Les attaques bruteforce sont les attaques les plus basiques et les plus stupides du monde. Prenez un site que vous voulez attaquer et qui est protégé par mot de passe. Pour trouver ce mot de passe vous allez tout simplement tester toutes les combinaisons possible, aussi longtemps qu’il le faut jusqu’à ce que vous tombiez sur le mot de passe en question.

Prenons un exemple.

Mon site est protégé par le mot de passe “123”. Si je veux bruteforcer, je vais tester TOUS les mots de passe possible. D’abord les chiffres, les nombres puis l’alphabet puis les couple lettres + chiffres puis lettres + chiffres + symboles.

Dans notre cas, je ferais quelque chose comme:

1, 2, …, 11, 12, 13, …, 111, 112, … pour finalement arriver à 123.

Un vrai nom d’utilisateur

WordPress est une plateforme de blog devenu très populaire, c’est donc devenu, par la même occasion, une cible privilégiée de réseau de robots (appelés botnet) qui scannent le web à le recherche de site WordPress et qui déclenchent des batteries de bruteforce dessus.

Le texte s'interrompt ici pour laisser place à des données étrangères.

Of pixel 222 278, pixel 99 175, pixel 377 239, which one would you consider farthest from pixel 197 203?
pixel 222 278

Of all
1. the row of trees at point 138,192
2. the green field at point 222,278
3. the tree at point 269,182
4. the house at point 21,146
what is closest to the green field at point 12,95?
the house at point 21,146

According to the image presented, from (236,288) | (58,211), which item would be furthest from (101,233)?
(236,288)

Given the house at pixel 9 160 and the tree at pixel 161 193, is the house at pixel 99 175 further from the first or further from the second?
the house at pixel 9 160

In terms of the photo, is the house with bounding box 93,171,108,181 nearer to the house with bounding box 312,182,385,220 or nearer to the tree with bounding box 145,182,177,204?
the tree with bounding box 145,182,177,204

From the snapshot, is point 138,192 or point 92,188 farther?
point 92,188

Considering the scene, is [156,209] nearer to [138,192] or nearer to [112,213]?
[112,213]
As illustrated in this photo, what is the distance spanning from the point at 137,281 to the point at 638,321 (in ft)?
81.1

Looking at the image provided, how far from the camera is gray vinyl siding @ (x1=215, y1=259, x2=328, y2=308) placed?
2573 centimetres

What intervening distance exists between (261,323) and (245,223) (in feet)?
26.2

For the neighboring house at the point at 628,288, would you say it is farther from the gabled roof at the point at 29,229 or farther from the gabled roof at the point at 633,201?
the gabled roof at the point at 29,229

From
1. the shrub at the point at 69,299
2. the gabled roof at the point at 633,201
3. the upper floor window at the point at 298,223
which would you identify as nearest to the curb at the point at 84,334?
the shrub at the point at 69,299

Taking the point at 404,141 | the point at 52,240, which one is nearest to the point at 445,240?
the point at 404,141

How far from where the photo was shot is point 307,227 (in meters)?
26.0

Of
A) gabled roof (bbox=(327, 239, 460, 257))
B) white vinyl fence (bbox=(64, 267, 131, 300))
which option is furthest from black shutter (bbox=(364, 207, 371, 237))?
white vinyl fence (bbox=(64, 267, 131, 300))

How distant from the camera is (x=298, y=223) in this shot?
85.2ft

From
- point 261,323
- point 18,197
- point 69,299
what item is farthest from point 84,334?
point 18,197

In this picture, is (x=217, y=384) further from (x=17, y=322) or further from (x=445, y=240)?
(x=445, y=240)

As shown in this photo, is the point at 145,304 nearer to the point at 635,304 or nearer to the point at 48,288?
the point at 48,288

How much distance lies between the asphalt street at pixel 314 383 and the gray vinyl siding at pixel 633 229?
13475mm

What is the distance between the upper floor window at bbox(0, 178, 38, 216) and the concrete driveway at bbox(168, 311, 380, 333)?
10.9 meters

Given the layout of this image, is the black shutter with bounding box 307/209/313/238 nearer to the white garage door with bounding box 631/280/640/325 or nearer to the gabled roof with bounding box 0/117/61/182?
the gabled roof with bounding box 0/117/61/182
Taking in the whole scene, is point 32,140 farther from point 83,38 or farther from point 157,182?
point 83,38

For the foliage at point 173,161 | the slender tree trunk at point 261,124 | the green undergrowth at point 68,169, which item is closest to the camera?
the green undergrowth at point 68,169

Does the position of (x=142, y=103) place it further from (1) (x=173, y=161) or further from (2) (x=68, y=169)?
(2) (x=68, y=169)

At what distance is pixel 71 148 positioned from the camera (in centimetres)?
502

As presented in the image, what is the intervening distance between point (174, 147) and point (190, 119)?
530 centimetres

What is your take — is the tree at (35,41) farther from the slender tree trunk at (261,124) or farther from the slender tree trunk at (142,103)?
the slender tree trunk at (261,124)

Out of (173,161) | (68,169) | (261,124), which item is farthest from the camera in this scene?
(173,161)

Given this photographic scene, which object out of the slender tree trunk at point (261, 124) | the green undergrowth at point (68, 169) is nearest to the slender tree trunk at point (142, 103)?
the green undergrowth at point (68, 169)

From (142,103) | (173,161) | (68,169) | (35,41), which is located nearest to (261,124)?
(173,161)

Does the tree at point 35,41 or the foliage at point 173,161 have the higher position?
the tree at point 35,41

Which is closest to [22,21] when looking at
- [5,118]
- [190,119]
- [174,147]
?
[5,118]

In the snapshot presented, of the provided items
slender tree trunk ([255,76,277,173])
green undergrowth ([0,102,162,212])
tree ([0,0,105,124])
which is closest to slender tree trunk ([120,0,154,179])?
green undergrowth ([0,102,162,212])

Comme vous le savez, pour se connecter à l’interface d’administration de WordPress il faut un login et un mot de passe.

Les robots vont donc essayer de se connecter avec des utilisateurs “génériques”. Évitez donc d’avoir des utilisateurs avec pour login

admin, root, test, lenomdevotresite (ici angezanetti), etc …

Le mieux étant d’éviter de mettre le pseudo de celui qui publie les articles comme admin. Par exemple l’utilisateur qui publie les articles s’appelle toto et n’a que les droits d’auteur. Un autre utilisateur du nom de tata à lui les droits d’administration.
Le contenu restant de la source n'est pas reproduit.